The research showed that contacts by pharmacists with the patients and their doctors increased therapy initiation rates by as much as 39% for the full sample and an even higher 68% for the group counseled at retail stores, and increased medication adherence rates by 2.1%. The researchers noted that face-to-face interventions by retail store pharmacists resulted in increasing adherence rates by 3.9%.



The integrated pharmacy-based program featured counseling by pharmacists at 12 retail stores near the manufacturing client's headquarters, and counseling through a pharmacist call center for those identified as having diabetes. CVS Caremark launched Pharmacy Advisor for diabetes in 2009 because the cost and prevalence of that disease continues to rise. The American Diabetes Association estimates the cost of the disease to the U.S. in 2007 at $174 billion.
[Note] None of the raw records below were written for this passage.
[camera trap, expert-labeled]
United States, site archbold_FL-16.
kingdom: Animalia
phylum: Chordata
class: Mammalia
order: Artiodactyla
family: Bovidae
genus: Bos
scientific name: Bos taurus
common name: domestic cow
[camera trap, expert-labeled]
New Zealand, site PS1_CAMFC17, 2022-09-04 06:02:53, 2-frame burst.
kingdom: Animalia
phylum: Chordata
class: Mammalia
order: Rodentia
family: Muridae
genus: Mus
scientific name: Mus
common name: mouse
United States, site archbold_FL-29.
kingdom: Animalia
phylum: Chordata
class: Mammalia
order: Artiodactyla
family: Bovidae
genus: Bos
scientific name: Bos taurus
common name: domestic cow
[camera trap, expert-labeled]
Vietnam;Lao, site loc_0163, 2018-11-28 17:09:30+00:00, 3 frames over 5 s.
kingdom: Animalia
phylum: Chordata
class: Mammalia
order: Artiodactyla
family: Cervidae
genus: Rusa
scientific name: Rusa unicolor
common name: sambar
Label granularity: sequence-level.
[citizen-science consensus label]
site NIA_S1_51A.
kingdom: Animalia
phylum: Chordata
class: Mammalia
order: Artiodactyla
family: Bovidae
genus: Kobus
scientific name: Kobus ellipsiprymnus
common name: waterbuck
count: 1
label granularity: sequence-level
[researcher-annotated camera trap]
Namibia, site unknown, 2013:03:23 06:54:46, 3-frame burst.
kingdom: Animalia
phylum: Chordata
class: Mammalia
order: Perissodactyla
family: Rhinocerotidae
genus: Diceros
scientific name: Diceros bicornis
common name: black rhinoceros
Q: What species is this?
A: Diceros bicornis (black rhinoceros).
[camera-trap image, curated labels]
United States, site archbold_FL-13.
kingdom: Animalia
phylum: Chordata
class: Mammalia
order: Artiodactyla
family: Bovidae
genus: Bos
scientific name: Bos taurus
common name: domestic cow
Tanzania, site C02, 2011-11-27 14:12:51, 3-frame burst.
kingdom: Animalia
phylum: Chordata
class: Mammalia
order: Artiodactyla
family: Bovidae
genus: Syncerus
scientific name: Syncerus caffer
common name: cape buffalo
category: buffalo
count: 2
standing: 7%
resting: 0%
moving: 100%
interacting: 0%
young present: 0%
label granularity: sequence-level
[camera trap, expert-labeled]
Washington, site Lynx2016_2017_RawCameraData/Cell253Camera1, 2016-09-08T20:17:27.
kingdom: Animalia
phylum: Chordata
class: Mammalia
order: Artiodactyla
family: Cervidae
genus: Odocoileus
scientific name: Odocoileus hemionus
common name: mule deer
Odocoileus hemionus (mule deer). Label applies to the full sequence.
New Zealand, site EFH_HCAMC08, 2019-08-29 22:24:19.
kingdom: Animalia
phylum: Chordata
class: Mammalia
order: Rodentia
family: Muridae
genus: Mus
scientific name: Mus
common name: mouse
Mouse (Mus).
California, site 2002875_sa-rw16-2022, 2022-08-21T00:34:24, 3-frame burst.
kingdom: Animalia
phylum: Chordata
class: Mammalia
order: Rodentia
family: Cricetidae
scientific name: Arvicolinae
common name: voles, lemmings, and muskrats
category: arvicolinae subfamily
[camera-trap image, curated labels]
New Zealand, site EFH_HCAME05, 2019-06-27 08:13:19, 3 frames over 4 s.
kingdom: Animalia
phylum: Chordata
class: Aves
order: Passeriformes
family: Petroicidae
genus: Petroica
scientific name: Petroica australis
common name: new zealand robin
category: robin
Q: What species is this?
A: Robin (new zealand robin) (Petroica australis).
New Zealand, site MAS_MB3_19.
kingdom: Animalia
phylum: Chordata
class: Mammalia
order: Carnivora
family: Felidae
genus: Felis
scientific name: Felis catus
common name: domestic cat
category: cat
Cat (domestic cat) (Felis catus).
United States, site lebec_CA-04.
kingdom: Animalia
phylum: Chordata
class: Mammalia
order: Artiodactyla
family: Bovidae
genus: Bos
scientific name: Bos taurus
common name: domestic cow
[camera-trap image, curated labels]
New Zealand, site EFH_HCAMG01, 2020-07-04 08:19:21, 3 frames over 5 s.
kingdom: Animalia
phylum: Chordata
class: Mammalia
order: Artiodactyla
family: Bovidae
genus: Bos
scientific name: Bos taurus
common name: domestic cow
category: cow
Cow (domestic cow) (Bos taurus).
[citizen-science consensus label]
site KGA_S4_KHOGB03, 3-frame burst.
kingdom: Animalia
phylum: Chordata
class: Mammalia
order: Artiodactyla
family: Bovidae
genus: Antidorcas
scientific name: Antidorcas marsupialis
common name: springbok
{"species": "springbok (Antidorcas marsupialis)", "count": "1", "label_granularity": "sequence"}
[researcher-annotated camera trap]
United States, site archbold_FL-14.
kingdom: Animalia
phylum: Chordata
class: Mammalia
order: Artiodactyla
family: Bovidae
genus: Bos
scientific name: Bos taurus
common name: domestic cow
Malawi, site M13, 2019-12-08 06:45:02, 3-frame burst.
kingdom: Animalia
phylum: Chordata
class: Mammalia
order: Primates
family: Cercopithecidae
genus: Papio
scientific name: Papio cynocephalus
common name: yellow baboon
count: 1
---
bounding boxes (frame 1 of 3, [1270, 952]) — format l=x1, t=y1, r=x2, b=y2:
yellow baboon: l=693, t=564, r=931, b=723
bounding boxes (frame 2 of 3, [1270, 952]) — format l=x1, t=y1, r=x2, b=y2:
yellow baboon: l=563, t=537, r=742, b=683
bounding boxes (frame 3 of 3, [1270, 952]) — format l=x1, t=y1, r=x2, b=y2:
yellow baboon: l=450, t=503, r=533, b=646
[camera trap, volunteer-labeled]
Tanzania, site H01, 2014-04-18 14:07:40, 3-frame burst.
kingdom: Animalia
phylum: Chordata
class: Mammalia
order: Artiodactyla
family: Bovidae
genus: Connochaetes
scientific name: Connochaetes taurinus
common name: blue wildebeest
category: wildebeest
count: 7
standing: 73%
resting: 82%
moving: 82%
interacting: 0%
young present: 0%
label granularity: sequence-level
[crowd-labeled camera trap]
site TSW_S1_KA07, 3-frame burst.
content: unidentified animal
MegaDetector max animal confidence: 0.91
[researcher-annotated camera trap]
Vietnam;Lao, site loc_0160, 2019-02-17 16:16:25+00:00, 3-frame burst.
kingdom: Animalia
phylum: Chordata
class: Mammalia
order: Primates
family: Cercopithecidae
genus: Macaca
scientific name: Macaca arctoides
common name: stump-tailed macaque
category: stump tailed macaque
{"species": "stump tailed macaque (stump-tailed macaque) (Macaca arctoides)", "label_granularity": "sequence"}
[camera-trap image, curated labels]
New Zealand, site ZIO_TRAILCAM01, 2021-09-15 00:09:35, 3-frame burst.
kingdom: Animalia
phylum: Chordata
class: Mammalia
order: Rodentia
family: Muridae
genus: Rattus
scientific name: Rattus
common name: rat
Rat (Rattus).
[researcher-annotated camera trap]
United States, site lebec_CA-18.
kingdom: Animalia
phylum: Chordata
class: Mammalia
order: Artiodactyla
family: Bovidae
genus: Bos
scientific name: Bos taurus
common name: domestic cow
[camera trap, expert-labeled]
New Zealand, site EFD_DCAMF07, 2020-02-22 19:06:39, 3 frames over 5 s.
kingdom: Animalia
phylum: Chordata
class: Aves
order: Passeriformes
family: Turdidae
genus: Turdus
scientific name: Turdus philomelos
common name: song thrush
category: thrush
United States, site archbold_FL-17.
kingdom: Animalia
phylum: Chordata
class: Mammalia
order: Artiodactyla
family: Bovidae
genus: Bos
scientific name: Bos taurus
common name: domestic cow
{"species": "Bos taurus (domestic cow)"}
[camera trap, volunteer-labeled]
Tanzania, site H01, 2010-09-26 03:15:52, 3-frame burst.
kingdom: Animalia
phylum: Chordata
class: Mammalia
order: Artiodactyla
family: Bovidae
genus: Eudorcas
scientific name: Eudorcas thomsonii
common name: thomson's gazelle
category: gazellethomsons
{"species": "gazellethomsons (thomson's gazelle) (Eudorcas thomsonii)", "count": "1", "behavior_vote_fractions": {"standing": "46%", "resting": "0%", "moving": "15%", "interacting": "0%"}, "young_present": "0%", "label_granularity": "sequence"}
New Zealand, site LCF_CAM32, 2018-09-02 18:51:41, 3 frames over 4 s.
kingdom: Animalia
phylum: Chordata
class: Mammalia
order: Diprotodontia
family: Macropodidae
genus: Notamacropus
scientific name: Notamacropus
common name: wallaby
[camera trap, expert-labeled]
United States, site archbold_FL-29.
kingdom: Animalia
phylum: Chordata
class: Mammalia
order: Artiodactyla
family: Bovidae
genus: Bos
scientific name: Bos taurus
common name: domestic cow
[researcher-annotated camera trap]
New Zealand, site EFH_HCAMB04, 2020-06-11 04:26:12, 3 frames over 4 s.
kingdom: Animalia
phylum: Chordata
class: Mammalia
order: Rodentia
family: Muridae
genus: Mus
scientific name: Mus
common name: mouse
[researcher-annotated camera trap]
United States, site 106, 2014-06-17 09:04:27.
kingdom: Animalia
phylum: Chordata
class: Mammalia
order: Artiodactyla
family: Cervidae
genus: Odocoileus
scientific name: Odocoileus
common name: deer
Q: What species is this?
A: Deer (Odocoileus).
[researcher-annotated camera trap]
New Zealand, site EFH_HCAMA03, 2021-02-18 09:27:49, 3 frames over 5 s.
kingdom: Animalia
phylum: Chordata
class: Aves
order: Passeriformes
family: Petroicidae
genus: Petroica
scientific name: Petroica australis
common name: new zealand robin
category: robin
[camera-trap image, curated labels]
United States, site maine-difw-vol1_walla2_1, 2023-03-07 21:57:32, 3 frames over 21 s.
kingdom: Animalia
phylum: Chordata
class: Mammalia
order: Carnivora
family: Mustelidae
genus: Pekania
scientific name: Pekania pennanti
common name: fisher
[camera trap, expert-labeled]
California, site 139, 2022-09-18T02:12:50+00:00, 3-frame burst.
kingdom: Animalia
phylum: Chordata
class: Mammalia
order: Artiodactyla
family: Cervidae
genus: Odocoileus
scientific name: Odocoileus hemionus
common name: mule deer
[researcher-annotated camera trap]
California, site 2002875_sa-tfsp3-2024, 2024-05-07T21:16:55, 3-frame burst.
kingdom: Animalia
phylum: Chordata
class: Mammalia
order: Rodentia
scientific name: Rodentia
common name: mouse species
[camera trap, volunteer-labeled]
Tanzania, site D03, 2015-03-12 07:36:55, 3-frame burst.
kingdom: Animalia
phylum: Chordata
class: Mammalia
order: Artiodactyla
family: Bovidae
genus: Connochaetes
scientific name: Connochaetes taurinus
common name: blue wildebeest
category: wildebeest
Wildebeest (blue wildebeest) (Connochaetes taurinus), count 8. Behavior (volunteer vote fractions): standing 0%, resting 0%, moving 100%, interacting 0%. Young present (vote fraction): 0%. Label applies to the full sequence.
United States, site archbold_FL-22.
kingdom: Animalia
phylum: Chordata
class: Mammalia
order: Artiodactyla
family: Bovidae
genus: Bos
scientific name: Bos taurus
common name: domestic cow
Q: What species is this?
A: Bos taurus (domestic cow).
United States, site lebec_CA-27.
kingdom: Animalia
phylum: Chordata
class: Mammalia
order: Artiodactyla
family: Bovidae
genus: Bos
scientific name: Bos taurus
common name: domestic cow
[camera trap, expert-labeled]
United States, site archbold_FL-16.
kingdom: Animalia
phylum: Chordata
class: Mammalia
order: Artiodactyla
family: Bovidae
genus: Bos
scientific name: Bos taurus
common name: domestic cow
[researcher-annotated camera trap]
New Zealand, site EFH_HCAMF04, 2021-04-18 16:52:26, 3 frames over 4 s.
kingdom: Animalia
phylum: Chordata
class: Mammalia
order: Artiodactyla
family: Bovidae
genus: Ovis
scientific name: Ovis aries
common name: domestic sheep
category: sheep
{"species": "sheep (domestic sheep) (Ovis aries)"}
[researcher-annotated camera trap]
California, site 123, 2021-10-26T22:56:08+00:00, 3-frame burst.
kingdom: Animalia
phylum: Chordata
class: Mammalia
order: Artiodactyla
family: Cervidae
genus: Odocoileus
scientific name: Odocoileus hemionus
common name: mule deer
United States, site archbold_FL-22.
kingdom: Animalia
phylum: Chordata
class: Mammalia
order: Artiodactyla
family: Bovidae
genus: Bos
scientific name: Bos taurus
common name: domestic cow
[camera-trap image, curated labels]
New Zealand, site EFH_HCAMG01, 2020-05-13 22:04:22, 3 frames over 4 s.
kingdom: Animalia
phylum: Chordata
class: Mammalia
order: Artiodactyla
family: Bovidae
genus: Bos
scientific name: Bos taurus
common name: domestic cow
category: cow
During the company’s 2011 Analyst Day in late December, Troyen Brennan, EVP and chief medical officer, noted that, “As we rolled out the Pharmacy Advisor program last year at this time we thought that perhaps clients with one to three million members would be interested, it was a new program and all. But on April 1 … we started with nearly 12 members and have been tracking results since.”



Brennan said that within that population of 12 million members there are roughly 700,000 diabetics, and in just over six months of enrollment it had delivered more than one million interventions — the overwhelming number of them at the retail level. That has led to 470,000 communications about gaps in care and more than 110,000 changes in medications. Those are impressive numbers.



Now, the company is looking to expand the program with the launch of Pharmacy Advisor 3.0, which will include additional disease states and additional clinical intervention opportunities. The program clearly marks one more way in which CVS Caremark is helping to drive adherence and lower costs.